= Golden hello =

Term used in accounting and contractual law

In accounting and contractual law, "golden hello" is a term used for several different arrangements. Examples include a payment made to induce an employee to take up employment from a specific employer in form of a welcome package or a payment from a rival employer to entice the employee to leave the other company. A government may also pay an employer (private company) during an economic recession to take on new staff, usually superfluously, when job openings in general are scarce. In the United Kingdom, it can additionally refer to a financial incentive for graduates in science, technology, engineering, and mathematics (STEM) who are pursuing a career in teaching.

== Risks and advantages ==

=== If the employee is worth the money ===
A hiring company may spend millions of dollars for a golden hello package, hoping the poached executive generates more benefits for them than the cost of bonuses.
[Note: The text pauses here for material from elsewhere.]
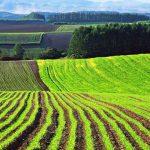 Фермерам подсказали, как сохранить землю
After the 2008 financial crisis, such compensation methods have become controversial.

=== If the payment rate is right ===
It's difficult to make the payment rate be an incentive for employees. Generally, employees who are senior-level receive higher golden hellos than entry-level or mid-level employees, considering the skills, experience and talent for specific positions.

=== Attracting talented recruitment ===
In a study by Aerotek and the Human Capital Institute, 46% of professionals (570) at companies said that the best way to attract senior-level employees is bonuses. Employers can offer a one-time signing bonus or promise a specific timeline for raises to salaries.

=== Building trust between employee and new hire ===
Golden Hello build the foundation for a positive relationship between an employer and a new employee. The study indicated that trust is built between employers and new hire when employers offer signing bonuses. This is also incentive for new employers to work harder.

== Golden hello for academies ==
In the UK, a golden hello is financial incentive, not for executives, but for attracting graduates in STEM (science, technology, engineering and maths) into teaching in a maintained secondary school.

The scholarships, funded by Department of Education, were introduced in 2011 and are offering £30,000 for graduates with a good degree in physics, chemistry, computing or maths in 2016/17.

According to the document of National College for Teaching and Leadership, golden hello is only available to teachers "who trained through a postgraduate initial teacher training (ITT) course leading to qualified teacher status (QTS)". Teachers must meet the training, teaching and application criteria, in order to be eligible for golden hello payment.

== Golden hello for high-ranking executives ==
In the United States, golden hellos are typically offered to high-ranking executives by major corporations and may be valued in the millions of dollars. They are said to have become "larger and more common" starting around the mid-1990s.